[GOAL OF THE EXERCISE] From the line containing "Is ceiling fan" through the last line of the entries below, repeat each line word for word and leave out the rest.
****
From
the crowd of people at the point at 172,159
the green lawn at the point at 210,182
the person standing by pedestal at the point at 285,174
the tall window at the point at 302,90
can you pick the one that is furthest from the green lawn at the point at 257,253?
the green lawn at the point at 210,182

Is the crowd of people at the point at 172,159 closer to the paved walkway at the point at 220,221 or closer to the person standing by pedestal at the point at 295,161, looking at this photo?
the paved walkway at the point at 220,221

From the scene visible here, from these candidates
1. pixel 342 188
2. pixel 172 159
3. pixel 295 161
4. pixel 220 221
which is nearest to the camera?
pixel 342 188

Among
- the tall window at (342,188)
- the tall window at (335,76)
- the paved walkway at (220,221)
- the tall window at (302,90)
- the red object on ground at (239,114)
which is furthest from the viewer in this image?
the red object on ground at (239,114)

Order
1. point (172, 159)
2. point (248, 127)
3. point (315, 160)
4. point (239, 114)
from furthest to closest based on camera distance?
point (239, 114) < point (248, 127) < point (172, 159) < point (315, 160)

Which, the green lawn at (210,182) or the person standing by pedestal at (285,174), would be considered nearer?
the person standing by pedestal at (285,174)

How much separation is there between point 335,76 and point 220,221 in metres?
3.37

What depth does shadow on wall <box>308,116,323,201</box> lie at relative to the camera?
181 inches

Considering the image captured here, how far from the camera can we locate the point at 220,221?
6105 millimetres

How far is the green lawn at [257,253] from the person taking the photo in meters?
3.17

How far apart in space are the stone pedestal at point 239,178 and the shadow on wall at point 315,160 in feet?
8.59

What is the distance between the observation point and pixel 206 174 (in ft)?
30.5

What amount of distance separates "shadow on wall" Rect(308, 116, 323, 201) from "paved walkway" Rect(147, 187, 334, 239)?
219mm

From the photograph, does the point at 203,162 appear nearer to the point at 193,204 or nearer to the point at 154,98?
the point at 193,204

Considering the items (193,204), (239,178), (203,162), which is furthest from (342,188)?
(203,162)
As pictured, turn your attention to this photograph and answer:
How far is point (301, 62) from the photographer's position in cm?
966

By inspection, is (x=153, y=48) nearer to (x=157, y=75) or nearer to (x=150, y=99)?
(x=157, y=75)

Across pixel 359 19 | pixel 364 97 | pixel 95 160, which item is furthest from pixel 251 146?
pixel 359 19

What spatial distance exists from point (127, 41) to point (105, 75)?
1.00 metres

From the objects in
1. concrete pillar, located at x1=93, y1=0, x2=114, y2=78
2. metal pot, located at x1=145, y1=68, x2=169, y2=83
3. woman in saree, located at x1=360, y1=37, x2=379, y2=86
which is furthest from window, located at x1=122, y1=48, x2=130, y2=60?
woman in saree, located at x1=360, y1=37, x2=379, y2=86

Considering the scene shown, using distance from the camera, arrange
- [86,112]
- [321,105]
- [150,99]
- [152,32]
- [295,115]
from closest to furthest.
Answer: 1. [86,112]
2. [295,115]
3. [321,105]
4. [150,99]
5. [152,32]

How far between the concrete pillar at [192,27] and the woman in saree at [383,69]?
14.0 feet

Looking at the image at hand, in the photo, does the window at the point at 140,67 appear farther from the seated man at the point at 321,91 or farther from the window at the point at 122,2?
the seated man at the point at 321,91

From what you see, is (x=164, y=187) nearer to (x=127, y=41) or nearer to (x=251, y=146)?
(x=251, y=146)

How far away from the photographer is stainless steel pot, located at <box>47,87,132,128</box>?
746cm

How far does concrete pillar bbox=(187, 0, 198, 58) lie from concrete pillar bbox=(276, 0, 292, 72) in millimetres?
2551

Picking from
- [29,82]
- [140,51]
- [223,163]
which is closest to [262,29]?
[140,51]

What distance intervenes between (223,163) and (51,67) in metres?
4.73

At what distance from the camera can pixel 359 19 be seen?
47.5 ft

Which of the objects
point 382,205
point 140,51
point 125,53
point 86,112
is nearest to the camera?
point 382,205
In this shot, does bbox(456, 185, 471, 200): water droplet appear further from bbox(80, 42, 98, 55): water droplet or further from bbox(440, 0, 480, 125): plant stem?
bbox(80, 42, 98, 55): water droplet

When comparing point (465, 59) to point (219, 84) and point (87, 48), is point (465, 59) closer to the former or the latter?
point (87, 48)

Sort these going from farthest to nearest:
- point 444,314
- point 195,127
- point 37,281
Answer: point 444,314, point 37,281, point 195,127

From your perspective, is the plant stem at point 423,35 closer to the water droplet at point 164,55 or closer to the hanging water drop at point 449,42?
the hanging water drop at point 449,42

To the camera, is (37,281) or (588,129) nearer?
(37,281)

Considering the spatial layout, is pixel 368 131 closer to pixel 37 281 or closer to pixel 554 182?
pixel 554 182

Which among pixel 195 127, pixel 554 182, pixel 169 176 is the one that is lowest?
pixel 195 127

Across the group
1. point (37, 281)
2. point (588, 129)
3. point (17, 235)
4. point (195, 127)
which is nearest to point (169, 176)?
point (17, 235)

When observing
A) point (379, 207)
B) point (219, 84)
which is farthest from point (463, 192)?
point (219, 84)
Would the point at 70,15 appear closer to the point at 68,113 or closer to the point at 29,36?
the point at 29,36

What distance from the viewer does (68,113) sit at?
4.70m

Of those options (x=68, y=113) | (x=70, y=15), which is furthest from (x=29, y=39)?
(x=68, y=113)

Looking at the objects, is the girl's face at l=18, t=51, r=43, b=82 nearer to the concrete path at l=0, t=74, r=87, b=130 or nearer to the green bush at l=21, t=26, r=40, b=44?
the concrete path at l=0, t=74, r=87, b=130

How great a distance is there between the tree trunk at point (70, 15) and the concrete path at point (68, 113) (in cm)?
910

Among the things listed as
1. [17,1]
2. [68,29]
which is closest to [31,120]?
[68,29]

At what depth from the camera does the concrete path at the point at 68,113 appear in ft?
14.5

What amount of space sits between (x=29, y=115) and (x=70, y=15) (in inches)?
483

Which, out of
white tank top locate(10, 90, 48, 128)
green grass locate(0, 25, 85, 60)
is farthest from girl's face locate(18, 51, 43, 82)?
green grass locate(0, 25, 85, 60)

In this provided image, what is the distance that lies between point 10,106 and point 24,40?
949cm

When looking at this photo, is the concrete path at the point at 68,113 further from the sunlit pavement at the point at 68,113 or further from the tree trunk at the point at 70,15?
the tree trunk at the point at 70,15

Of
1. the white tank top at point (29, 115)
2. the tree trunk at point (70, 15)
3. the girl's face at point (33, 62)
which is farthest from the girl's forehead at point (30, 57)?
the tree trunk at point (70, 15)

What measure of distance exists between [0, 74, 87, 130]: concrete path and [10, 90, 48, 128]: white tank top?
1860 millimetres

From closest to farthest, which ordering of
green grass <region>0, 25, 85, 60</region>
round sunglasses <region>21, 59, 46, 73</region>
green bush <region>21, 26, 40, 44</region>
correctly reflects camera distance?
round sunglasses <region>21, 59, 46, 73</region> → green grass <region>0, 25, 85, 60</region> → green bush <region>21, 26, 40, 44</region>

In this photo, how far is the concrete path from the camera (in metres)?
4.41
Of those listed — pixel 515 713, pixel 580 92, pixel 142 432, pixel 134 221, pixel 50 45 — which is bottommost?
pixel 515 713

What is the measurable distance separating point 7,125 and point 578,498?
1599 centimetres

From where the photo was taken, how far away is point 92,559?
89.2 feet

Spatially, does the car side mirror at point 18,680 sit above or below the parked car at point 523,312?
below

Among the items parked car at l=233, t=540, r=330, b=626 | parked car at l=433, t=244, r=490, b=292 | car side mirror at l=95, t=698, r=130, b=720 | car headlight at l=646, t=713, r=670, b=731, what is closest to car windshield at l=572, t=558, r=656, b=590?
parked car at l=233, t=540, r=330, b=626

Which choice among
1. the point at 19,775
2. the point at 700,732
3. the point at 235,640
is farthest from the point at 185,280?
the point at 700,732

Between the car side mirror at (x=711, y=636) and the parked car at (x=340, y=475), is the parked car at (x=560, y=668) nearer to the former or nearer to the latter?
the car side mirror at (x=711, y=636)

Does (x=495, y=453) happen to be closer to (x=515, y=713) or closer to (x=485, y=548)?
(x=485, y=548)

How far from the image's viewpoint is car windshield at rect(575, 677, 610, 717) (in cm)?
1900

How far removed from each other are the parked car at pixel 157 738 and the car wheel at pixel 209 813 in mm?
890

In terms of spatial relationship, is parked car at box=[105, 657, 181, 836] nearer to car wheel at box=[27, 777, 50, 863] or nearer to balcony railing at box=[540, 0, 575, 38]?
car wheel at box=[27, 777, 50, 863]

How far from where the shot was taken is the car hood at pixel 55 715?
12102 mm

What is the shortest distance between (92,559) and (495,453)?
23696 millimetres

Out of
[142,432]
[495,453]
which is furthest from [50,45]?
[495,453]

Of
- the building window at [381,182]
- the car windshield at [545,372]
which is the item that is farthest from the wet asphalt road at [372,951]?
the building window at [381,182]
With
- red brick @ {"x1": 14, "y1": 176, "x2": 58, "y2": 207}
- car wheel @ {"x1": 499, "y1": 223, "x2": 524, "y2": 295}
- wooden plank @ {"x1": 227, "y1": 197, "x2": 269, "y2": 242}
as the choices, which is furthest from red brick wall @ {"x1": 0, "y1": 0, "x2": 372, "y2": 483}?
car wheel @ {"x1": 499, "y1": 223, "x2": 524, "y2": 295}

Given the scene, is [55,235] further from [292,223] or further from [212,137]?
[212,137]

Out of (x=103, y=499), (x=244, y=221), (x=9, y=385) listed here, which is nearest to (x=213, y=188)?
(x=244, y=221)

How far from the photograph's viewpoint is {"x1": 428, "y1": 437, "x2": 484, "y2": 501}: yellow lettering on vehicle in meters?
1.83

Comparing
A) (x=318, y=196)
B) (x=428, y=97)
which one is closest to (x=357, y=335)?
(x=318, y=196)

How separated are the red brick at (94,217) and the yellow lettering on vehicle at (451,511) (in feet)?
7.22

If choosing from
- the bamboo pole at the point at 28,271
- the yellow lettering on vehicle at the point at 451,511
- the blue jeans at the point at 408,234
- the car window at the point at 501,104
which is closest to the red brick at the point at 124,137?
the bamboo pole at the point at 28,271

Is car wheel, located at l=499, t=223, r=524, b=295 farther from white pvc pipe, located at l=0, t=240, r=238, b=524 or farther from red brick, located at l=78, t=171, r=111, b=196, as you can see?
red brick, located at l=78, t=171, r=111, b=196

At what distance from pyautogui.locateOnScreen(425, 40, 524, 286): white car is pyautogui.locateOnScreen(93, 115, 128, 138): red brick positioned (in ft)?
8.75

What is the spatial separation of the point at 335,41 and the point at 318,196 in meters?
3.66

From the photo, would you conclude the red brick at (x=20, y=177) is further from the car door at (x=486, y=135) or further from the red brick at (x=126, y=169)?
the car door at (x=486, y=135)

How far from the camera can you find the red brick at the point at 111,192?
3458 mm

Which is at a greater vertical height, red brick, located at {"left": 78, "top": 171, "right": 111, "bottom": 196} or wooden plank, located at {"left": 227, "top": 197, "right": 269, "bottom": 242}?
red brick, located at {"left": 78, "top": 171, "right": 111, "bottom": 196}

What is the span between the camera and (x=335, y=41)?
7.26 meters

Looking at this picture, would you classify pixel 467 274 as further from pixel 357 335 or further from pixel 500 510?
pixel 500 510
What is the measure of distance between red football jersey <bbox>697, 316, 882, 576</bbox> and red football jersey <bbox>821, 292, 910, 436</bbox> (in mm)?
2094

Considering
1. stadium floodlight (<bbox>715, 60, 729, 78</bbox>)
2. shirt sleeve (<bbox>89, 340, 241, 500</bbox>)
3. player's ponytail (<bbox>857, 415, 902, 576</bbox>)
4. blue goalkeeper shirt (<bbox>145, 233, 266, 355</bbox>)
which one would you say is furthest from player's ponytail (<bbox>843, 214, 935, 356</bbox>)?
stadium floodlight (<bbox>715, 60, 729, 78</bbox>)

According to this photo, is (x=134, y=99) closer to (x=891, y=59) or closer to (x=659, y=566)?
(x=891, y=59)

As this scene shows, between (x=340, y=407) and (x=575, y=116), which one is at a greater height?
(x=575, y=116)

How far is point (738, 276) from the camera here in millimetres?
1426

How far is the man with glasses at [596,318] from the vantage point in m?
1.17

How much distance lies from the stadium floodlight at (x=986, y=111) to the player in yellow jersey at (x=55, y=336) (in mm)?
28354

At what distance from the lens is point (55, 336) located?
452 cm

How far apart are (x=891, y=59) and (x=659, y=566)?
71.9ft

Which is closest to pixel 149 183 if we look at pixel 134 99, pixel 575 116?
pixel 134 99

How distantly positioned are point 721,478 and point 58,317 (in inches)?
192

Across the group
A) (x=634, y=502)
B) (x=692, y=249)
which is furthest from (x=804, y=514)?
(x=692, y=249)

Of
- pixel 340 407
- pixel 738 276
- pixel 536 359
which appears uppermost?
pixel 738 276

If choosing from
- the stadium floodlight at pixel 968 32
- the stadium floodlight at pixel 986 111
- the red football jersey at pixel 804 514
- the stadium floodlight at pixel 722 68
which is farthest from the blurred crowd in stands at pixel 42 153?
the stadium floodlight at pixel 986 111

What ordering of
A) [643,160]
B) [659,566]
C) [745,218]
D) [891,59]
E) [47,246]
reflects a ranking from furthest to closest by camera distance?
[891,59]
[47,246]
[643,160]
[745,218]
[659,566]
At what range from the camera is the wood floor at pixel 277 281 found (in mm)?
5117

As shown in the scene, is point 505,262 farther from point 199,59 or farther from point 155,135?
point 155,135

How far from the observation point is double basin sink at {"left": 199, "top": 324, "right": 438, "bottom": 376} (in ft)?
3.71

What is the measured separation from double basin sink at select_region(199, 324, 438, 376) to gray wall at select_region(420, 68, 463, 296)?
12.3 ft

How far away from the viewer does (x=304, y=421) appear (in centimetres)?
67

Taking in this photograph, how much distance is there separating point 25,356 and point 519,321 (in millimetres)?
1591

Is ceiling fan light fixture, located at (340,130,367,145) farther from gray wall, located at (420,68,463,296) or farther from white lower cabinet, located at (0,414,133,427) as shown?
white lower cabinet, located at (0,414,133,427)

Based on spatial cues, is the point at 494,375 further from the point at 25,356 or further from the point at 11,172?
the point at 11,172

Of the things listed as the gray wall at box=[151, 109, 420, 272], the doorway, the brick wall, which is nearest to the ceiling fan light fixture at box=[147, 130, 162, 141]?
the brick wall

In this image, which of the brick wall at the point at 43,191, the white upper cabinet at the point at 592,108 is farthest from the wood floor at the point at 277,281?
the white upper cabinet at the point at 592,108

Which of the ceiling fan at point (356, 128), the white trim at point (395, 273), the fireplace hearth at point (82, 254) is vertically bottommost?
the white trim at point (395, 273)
****
[WRITTEN ANSWER]
Is ceiling fan light fixture, located at (340,130,367,145) farther from gray wall, located at (420,68,463,296) or farther from white lower cabinet, located at (0,414,133,427) as shown?
white lower cabinet, located at (0,414,133,427)

Based on spatial cues, is the point at 494,375 further from the point at 25,356 or further from the point at 11,172?
the point at 11,172

Of the things listed as the gray wall at box=[151, 109, 420, 272], the doorway, the brick wall, which is nearest to the ceiling fan light fixture at box=[147, 130, 162, 141]?
the brick wall

In this image, which of the brick wall at the point at 43,191, the white upper cabinet at the point at 592,108 is farthest from the wood floor at the point at 277,281?
the white upper cabinet at the point at 592,108

Which of the ceiling fan at point (356, 128), the white trim at point (395, 273), the fireplace hearth at point (82, 254) is vertically bottommost?
the white trim at point (395, 273)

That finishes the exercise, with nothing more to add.